The last of those seems the likeliest. The
report tells us, for example, that “One MP said the party was trying not to
criticise the government in case it jeopardised the chances of Liz Truss, the
foreign secretary, returning to the negotiating table, and that they were
hoping the legislation would never have to come to a vote”. There are two
slight problems with that analysis, though. The first is that it’s not the
first time that the PM will have got something through on the basis of a false
promise that he didn’t really mean it, although that doesn’t prevent Tory MPs
being gullible enough to believe him. The second is that it sort of assumes
that no-one of any importance in the EU will be able to read the same reports.
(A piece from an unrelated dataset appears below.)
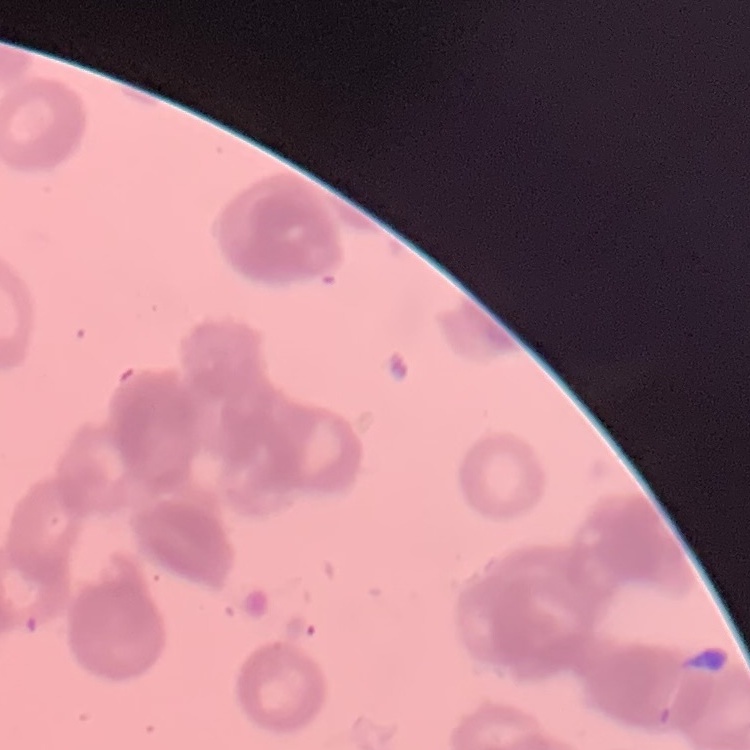
The red blood cells exhibit rouleaux formation. Thin peripheral smear. Stained with either Field's or Giemsa. Square crop of a larger photomicrograph.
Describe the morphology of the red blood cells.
But then, assuming that all foreigners are stupid is what English
exceptionalists do. In the real world, knowing that the UK government will
struggle to get the bill through both houses of parliament, that the process is
likely to take up to eighteen months, and that the shelf life of the current PM
is likely to be a lot less than that, it’s just possible that those foreigners
will be astute enough to conclude that they might be better off waiting to see
who the successor is, and whether he or she is any more trustworthy, before
agreeing to any renegotiation. Which means, of course, that this cunning ploy
to speed up change is more likely to delay it. That is an entirely normal
outcome for the sort of ‘cunning’ plan devised by Johnson, even if he never
expects it.
It is all, however, helping the PM to
achieve one of his main stated aims, that of uniting the country. He could soon
become the most successful Tory PM in history in terms of uniting the monarchy,
the nobility,
the clergy
of the established church in England (long-known as ‘the Tory
Party at prayer’, the customarily Tory
press, and the electorate
at large, as well as the heads of government in Wales, Scotland
and Northern
Ireland. The only slight problem – for him at least – is that the thing
which is uniting them is opposition to him and his policies. Still, I’m sure
he'll find a way of describing it as a great success, and a majority of his MPs
can still be relied on to parrot the message. For now.